# [EXERCISE]
Please continue the piece on osteoporosis in breast cancer survivors from its final sentence.

# [EXCERPTED TEXT]
Osteoporosis in Breast Cancer Survivors


Breast cancer is of special interest here because it disproportionately affects women, as does osteoporosis.  Indeed, breast cancer is one of the most common types of cancer today, and although it has a relatively good survival rate (compared to other forms of cancer), survivors find their lives changed as a consequence of their illness.  That includes an increased risk for bone fracture.  Breast cancer patients and survivors are usually given drugs (aromatase inhibitors) to suppress production of estrogen in the body (which are thought to promote the cancer).  Some patients have surgery or chemotherapy that damages the ovaries and estrogen production.

Women who undergo treatment before menopause tend to enter menopause earlier and that lowers their estrogen levels.

Lower estrogen levels are a risk factor for osteoporosis.  Some chemotherapy drugs directly affect bones as a side effect.  Radiation therapy can also increase the risk of bone fracture, especially in those who had osteoporosis before the cancer onset.

There is also some evidence that breast cancer increases the production of osteoclasts – the cells that cause breakdown of bone material in normal bone physiology.  This influence of the cancer outside its home organ upsets the homeostasis of bone density and contributes to weakness in the bone.  The mechanism for this is a biochemical cascade that turns into a vicious cycle.  The malignant cells parathyroid hormone-related protein (PTH-RP), which prompts increased production of the rank ligand (RANKL) protein in the bone tissue.  This also causes a reduction in levels of osteoprotegerin, a key factor in bone mineralization homeostasis that increases bone density.  The high levels of RANKL also increase activity of the osteoclasts.  The osteoclasts release growth factor-ß which signal the malignant cells to produce more PTH-RP and the cycle is pushed forward. 

In advanced breast cancer, the disease often metastasizes to the bone.  That leads to bone health problems that can have similarities to osteoporosis, such as frequent fractures and high calcium levels in the bloodstream.  Treatment options are bisphosphonates and the monoclonal antibody drug denosumab, both of which are employed for osteoporosis.  Doctors monitor kidney function in these patients.

The effect of the widely used osteoporosis drug class called bisphosphonates is not clear although these drugs appear somewhat beneficial in people with breast cancer.  There have long been thoughts that the drug may contribute to a risk of esophageal cancer – irritation of the esophagus is certainly a side effect.

# [INFORMATION SHOWN]
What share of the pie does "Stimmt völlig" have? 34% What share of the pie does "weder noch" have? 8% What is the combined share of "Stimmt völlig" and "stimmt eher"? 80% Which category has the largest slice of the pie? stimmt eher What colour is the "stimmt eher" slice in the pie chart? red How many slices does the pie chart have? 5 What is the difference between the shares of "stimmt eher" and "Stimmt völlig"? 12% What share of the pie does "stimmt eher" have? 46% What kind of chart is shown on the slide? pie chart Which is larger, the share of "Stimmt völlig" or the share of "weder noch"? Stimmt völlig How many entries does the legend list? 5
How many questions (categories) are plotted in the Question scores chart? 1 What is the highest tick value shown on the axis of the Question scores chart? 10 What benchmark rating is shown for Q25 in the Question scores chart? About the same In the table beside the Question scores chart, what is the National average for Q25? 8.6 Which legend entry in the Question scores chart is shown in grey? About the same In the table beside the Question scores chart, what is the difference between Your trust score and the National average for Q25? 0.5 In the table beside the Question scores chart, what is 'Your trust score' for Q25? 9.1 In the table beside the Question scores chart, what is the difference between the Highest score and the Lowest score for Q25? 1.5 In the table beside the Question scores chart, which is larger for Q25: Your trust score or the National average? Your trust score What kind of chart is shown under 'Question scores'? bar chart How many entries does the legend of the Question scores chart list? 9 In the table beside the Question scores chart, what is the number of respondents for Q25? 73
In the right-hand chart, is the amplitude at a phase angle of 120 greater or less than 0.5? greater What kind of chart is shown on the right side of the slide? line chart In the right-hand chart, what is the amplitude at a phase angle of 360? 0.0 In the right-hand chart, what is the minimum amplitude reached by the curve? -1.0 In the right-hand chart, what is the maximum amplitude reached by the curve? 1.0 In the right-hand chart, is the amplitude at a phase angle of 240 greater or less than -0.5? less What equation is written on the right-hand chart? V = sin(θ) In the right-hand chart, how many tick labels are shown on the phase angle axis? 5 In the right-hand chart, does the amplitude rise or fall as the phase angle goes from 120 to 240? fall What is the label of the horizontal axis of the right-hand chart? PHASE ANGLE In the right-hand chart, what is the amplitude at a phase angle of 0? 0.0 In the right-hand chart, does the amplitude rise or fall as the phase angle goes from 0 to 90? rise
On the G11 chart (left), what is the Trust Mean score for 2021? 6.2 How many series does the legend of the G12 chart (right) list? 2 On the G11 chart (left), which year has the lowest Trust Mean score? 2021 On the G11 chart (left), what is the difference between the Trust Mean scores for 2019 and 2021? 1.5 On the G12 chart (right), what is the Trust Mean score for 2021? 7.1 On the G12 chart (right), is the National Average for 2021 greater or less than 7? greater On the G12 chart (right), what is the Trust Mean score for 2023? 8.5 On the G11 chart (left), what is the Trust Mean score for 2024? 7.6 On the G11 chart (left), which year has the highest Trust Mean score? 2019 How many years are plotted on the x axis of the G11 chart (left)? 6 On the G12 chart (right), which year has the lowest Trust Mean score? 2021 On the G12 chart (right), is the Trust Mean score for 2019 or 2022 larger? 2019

# [OUTPUT FOR THIS EXERCISE]
There is also some evidence that bisphosphonates given to breast cancer patients earlier in the cancer may enhance survival rates.   Zoledronic acid was employed in a study.  The reasons are unclear, but the bisphosphonate appears to reduce the chances of the cancer moving to the skeletal system.

Some of the broad class of drugs called selective estrogren receptor modulators are used to treat osteoporosis. These compounds stimulate or inhibit estrogen receptors in the body and are used to treat and prevent gynecological cancers. Some of them also increase the chances of cancer formation. The SERMs used for osteoporosis treatment are selected to build bone, and they somewhat simulate estrogen in some ways. Raloxifene, first used for breast cancer, is now also used to stop osteoporosis.

Other forms of cancer and osteoporosis

The drug Forteo (teriparatide) has been shown to increase the odds of bone cancer in laboratory animals.  The authorities figure the risk is low enough that they approved the drug for human use, although it is generally not given to those with a history of osteosarcoma. Men who have prostate cancer and get hormone therapy to prevent it from coming back are at high risk for osteoporosis, too.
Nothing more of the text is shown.